GIVEN PASSAGE ::
The same symbol would be used for EUCI (and other Eucalypts e.g. EUSI
- Eucalyptus sideroxylon - and a number of other plants would
share the same block symbol). The symbols would be drawn full size in
mm with an expected canopy diameter at 10 years. Each symbol has one
attribute (for code) associated with it. This attribute will be a
hidden attribute with pre-set value of XXXX. A layer convention
proposed by the American Institute of Architects will be used - the
symbol will be created on a layer L-PLNT.
The
symbol will be placed in the drawing at a scale of 1.0.
(Version
2 of the application will vary the scale around 1.0 (by 10-15%) to
get some variety in symbol diameter in the landscape plan).
The
code (EUCI in this example) is placed as a hidden attribute in the
landscape plan.
The
block is drawn in such a way that shadowing can be applied at a
nominated sun angle for effect.
If
the drafter does not wish to identify the code for the plant at this
early stage, the application simply draws a circle of 'standard' diameter
for the selected height.
Toolbar
item 2: Label the plant
A
second AutoLISP program is run (again from the toolbar) which extracts
the code data from the stored attribute and allows the drafter to
position the label identifying the plan anywhere in the drawing.
If
the symbol has not been identified, the user is now given the
opportunity to do so.
This
program will allow a group of circles in an adjacent clump being
labelled (say) EUCI (4 OFF).

DATASET EXCERPT ::
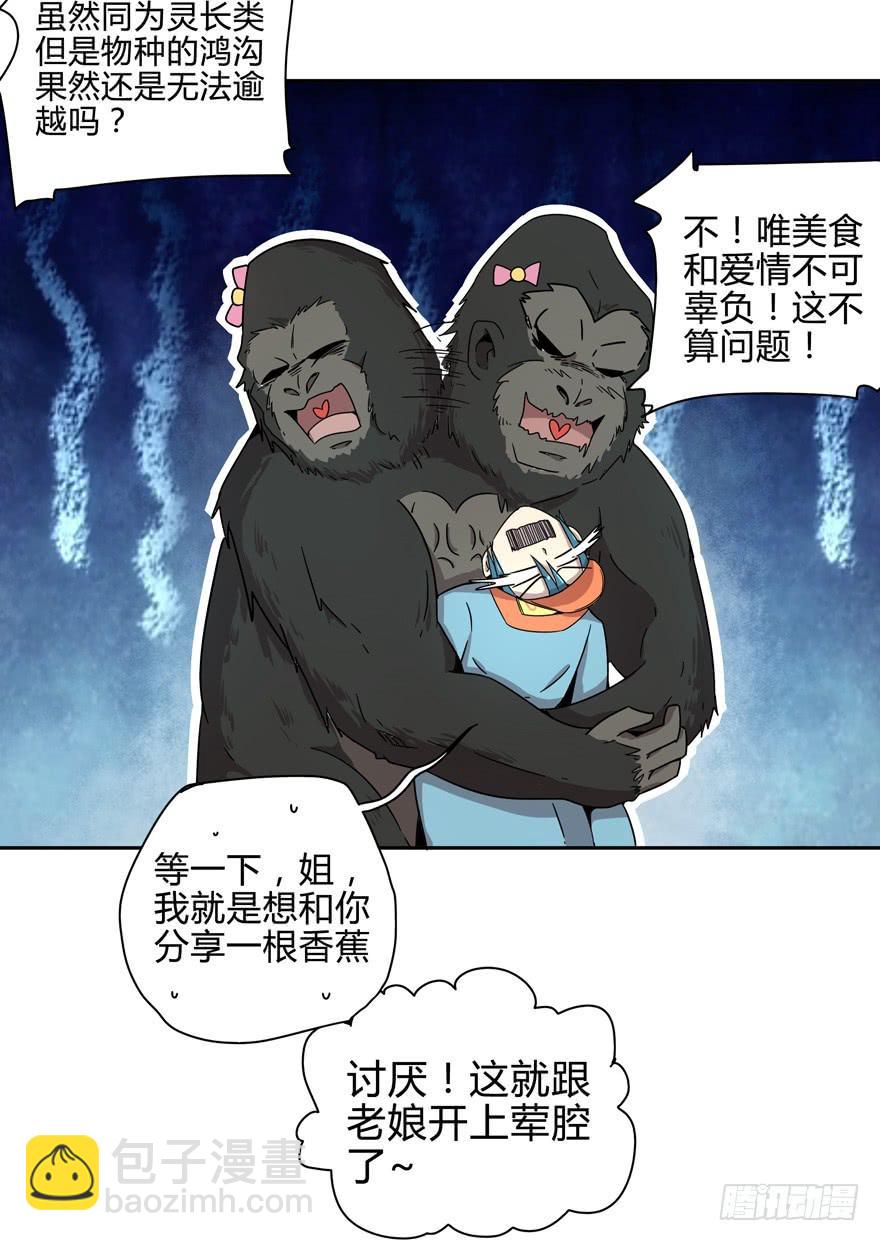 《YOYO的奇葩动物帝国》那是你的眼神明亮又美丽 第14页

ACTIVITIES ::
a. Answer these from the passage on plant symbols in landscape plans:
(i) On which layer will the symbol be created?
(ii) By how much will version 2 of the application vary the scale around 1.0?
(iii) What does the application draw if the drafter does not wish to identify the plant's code at the early stage?
b. Write the next part of the passage on plant symbols in landscape plans, picking up after its final sentence.
The material shown above was taken from a separate source.

EXERCISE ANSWERS ::
a.
(i) L-PLNT
(ii) By 10-15%
(iii) A circle of 'standard' diameter for the selected height

b.
Toolbar
item 3: Apply shadowing
This
AutoLISP program has already been written. provided that the plant
symbol has been drawn correctly, the user can nominate a direction for
the sun and a shade edge is drawn on the symbol.
Toolbar
item 4: Flag those symbols not yet tagged.
This
application identifies those symbols that have not yet been identified
with a CODE. These will all have the hidden attribute set at XXXX.
Toolbar
item 5: Extract a plant schedule.
This
item interrogates the drawing, flags any symbols not yet coded and if
there are none, generates a plant schedule in the form of a block. The
application totals the number of each individual plants of each code
and gets botanical name, common name, height, etc. from the original
database text file. This information is placed as a block at the
bottom of the drawing sheet.
The
application needs to be designed in such a way that it can be run
again if new plants are inserted into the CAD plan. The block
containing the (original) schedule would be removed each time this
occurred and the new one put in its place.
4.
Base information and testing
Sufficient
data needs to be provided in order to develop and test the application.
These data should include:
CAD
Drawing sheets containing a typical schedule block with approved field
data (number, code, botanical name, height etc.).
CAD
drawing of a typical landscape plan which meets specification for
presentation.
Copies
of CAD standard that the company works to.
Copies
of a typical database with sufficient entries >100 to enable
sufficient testing.
CAD
block library of tree and plant symbols.
Creating
blocks for landscape design work.
Start a new drawing.
Choose
the start from scratch option.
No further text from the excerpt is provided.